Multi-Factor Authentication

Another day, another technology acronym to learn.

Today, we are talking about Multi-Factor Authentication (MFA). If you have ever used an ATM card, you have used MFA. The first “factor” is that you needed the card to put in the machine, the second, your PIN code. Finance has long enforced these types of MFA mechanisms to keep our data and transactions safe.

The days of a single password protecting your sensitive information and providing adequate data security are over. This has been driven by a number of factors.

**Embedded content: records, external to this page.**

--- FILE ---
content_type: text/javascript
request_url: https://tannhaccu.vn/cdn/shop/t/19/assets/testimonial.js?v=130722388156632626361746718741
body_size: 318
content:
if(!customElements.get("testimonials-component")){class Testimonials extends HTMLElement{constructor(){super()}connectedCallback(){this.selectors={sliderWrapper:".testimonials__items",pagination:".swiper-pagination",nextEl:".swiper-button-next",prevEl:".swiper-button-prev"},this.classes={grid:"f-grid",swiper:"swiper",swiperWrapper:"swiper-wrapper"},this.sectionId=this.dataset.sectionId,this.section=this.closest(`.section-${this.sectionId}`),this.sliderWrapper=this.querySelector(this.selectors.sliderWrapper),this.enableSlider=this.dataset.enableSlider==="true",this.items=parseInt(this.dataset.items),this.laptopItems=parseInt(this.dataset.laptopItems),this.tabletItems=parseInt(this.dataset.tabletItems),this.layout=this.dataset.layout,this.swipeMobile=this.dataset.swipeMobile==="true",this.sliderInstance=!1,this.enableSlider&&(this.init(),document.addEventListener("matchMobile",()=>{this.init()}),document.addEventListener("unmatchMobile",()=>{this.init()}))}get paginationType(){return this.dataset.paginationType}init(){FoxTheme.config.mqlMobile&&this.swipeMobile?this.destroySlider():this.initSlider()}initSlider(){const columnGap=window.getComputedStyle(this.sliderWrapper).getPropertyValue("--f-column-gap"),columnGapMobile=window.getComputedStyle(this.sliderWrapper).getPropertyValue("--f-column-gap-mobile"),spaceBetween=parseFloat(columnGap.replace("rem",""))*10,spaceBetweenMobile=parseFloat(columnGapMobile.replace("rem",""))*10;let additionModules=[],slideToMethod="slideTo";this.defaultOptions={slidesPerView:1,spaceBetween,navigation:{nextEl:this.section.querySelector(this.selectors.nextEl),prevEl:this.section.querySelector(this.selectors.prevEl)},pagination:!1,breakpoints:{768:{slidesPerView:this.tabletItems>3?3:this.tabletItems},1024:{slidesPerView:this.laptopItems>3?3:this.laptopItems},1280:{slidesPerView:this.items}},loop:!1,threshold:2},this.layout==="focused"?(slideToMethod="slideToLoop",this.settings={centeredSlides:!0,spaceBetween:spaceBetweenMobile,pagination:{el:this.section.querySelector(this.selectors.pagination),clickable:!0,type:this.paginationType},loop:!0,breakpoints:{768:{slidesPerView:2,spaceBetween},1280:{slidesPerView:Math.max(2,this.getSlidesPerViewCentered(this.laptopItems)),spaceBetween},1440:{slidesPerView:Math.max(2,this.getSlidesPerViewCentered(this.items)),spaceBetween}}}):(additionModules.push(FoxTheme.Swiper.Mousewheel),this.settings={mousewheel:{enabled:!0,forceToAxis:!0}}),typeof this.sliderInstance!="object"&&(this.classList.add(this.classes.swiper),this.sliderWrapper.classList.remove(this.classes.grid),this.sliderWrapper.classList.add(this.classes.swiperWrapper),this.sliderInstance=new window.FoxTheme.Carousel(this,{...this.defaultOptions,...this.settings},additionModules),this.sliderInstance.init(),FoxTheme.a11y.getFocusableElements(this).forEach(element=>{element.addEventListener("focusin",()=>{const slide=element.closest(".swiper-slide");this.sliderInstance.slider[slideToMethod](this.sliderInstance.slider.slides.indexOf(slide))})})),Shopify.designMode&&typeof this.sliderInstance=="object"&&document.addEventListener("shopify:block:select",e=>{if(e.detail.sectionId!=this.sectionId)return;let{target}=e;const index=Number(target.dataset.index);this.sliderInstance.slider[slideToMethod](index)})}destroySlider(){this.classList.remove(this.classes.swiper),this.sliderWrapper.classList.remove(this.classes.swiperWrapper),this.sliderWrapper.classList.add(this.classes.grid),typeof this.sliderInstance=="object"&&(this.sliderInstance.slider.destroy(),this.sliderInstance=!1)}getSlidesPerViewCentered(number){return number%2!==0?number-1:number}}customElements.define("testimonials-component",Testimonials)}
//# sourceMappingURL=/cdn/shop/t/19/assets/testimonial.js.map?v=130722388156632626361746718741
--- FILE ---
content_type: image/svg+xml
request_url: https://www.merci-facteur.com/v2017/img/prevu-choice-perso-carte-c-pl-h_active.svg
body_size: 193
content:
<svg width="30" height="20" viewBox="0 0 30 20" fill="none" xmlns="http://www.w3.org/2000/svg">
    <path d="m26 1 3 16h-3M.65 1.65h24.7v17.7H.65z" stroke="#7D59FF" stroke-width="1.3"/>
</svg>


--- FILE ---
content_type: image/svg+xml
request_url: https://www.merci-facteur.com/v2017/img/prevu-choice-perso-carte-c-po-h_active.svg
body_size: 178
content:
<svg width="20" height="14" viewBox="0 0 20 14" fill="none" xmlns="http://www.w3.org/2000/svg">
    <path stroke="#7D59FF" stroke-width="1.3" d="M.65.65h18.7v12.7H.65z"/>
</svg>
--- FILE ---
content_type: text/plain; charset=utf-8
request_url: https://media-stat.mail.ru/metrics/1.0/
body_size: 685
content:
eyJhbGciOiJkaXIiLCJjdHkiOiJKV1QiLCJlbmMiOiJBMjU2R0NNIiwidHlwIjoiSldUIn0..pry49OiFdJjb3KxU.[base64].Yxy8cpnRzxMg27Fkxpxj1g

The amount of computing power available to “hack” passwords is readily available, networks are often insecure and prone to snooping, and most people use passwords that are not that difficult to guess!

If you are storing any type of data in the cloud, be sure to check if the provider will allow you to setup MFA for your account.  This generally means providing a cell phone number so that they can text you login codes to use when logging in.  Typically, this happens randomly or only under special circumstances so that you do not have to constantly enter a code from your text messages!

Many services, including Microsoft’s Office 365, Dropbox, and others, offer MFA as a service to protect your data.  A focus for Stringfellow in 2016 is to build out strategies for our Clients to enable MFA in a way that integrates with their existing infrastructures and is easy on the users.  We have already enabled full MFA services for all our internal systems and Office 365 services with great success!  We look forward to rolling this out in 2016 to keep our users and their data safe!